Monday, January 20, 2014

The Doctor as Patient

The Doctor as Patient

   Arnold Relman has written a fascinating article in the February 6, 2014 edition of The New York Review of Books entitled "On Breaking One's Neck".  In it he recounts his experience with a near fatal accident which he suffered in June of 2013.  He talks about his experience in the modern medical system and his long and arduous rehabilitation efforts.  What is unique about his experience and his recounting of it is his perspective.  Arnold Relman is a 90 year old Professor Emeritus of Medicine and Social Medicine at Harvard Medical School and was the editor of The New England Journal of Medicine, the most prestigious of American medical literary journals, for fourteen years (1977-1991).   His perspective is unique.  He has reviewed his own medical record and had many conversations with his treating physicians, many of whom were friends and colleagues.

     He relates problems common to all critically ill patients - the fear, apprehension and physical pain.  He includes many details of his particular injury and care.  He notes that his family found him "more affectionate than usual"; his reasoning for this is that he needed them so much.  He relates how his care changed as he moved from the acute care setting to a rehabilitation setting.  He laments that he was not talked to very much, and that there were almost no references in his electronic medical record (which he terms "repetitious boilerplate language and lab data") to his mood or "state of mind".   He noted that as his physical capacities slowly returned he was "sobered by the realization of the fragility of my existence and my limited future."

     As a keen observer of the practice of medicine for three quarters of a century, he has some incisive further commentary.   After all of this time, he notes the critical role of the bedside nurse:  "I had never before understood how much good nursing care contributes to patients' saety and comfort, especially when they are very sick or disabled.  This is a lesson all physicians and hospital administrators should learn."

     He summarizes the enormous cost of his care and his good fortune of still being covered by the faculty health care plan, limiting his actual personal financial burden.   He then opines: "Is it justified to spend hundreds of thousands of dollars to extend a nonagenarian's life a little longer?"  He realizes that his opinion would be extremely biased by his current predicament and never answers the question, but it is compelling that he would even bring that up.

     Finally he ponders why he lived through this when by all rights he shouldn't have:  "There was something else that helped to sustain me.  I wanted to stay around as long as possible to see what was going to happen to my family, to the country, and to the health system I was studying so closely."

       I can relate to Dr.

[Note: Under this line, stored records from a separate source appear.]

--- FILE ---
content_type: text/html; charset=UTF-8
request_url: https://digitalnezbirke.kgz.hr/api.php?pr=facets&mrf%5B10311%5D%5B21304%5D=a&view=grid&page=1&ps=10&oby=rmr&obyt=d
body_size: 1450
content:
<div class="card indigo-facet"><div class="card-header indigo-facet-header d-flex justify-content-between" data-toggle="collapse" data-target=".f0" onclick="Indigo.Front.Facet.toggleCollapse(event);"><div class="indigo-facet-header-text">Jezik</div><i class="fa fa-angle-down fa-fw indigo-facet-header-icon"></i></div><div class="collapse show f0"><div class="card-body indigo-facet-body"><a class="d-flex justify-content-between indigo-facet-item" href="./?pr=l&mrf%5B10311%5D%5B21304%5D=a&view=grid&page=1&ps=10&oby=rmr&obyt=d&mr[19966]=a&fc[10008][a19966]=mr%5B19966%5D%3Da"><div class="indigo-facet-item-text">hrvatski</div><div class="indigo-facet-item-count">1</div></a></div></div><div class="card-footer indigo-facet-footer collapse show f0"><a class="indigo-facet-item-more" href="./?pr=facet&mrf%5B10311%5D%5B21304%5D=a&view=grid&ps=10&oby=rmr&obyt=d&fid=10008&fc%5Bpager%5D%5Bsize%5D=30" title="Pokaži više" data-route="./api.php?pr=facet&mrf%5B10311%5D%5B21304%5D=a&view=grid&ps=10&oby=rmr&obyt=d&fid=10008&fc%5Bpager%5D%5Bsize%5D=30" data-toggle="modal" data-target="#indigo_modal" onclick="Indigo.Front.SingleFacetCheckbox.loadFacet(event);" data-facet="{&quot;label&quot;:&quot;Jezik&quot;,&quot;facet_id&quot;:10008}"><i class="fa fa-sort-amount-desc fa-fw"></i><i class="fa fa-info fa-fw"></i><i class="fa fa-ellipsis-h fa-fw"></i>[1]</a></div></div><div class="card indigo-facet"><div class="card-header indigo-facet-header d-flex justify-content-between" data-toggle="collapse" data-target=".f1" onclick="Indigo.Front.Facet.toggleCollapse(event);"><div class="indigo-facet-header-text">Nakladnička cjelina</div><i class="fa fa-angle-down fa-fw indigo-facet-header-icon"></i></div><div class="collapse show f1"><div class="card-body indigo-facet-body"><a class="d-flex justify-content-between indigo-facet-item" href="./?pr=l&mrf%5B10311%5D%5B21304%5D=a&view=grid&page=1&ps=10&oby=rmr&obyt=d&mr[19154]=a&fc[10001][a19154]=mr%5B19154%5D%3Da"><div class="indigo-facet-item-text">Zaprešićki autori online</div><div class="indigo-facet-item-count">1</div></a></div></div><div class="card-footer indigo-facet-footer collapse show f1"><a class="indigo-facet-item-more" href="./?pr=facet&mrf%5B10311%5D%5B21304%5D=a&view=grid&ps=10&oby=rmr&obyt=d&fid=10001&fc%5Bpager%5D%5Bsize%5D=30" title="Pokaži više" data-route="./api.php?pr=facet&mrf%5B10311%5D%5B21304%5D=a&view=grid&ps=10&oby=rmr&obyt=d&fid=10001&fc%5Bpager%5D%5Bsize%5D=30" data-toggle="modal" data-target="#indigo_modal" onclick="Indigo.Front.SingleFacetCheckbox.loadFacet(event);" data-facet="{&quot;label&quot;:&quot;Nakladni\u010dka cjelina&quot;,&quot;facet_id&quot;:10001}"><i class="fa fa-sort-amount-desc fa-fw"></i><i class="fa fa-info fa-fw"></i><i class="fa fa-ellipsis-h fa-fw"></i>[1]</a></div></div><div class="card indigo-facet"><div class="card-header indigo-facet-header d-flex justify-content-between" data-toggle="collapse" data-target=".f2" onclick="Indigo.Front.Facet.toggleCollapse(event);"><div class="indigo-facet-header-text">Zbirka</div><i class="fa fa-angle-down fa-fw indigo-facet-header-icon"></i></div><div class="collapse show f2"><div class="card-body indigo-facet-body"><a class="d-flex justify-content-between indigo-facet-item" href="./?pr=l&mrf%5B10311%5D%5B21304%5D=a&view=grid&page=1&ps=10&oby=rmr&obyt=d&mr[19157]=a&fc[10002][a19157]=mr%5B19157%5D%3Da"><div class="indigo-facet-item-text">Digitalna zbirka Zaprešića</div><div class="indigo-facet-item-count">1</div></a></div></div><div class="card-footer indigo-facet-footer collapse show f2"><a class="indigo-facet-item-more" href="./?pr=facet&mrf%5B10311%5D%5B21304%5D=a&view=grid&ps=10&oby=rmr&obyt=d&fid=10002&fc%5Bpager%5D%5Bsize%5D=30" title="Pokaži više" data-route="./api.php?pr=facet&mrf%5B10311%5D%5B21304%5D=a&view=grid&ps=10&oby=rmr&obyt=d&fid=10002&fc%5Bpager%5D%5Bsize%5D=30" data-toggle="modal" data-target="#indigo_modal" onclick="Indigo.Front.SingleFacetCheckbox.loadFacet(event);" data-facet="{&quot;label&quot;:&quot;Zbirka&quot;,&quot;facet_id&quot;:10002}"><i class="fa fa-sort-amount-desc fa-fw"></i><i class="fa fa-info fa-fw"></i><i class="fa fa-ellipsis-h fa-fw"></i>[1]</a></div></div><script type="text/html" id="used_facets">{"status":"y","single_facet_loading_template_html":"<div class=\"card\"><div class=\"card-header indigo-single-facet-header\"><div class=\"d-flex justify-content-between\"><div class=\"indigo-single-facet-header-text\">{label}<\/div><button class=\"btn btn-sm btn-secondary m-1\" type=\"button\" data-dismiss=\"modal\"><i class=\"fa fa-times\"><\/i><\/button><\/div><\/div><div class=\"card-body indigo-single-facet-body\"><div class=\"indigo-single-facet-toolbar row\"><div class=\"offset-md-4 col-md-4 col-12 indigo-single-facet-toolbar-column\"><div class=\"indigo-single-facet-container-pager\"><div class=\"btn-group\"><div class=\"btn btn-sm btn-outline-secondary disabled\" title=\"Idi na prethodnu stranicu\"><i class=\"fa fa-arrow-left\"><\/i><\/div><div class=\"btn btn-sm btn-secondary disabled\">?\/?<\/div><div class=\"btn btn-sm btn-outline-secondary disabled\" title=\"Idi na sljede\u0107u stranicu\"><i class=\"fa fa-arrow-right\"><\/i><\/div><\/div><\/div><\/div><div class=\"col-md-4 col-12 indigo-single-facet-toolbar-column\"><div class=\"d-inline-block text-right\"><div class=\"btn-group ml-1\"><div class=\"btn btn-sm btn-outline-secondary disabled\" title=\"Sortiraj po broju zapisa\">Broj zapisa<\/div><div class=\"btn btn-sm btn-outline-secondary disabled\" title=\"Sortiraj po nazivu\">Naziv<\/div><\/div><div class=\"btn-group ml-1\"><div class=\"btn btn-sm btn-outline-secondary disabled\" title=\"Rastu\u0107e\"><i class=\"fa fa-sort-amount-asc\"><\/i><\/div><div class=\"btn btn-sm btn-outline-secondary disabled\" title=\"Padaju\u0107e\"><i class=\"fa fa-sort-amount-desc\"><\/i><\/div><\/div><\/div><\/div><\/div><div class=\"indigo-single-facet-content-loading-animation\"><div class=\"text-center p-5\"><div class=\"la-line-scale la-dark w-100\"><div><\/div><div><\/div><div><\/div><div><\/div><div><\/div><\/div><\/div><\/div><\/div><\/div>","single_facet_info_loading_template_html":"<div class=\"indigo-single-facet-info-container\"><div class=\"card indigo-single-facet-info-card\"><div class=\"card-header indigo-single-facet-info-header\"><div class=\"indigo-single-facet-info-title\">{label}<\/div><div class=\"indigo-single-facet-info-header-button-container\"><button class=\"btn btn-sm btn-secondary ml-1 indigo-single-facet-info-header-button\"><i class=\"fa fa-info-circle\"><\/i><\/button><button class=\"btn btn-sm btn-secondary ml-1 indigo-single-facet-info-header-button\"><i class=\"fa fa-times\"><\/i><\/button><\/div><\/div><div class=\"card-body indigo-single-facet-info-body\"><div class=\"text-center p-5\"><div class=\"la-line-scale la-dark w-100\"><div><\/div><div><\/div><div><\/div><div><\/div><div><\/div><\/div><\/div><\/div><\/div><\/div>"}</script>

Relman's article all too well, having endured a life threatening illness myself seven years ago.  I would echo all of his sentiments, including the tremendously discomforting experience of confronting your own mortality.  I can also heartily agree with the sustenance one gains during trying times by the support and love of family.  The one thing that I would add to Dr. Relman's article that was important for me was prayer.  I never understood the comfort of being prayed for, but  I definitely could feel the prayers being prayed on my behalf in a way that is really difficult to put into words.  I am certain that prayer contributed greatly to my recovery.  I would never wish a major illness on a colleague, but I think an experience like Dr. Relman's (and mine) does give a physician an appreciation for many things routinely taken for granted.  Thank you, Dr. Relman, for sharing your experience and insight.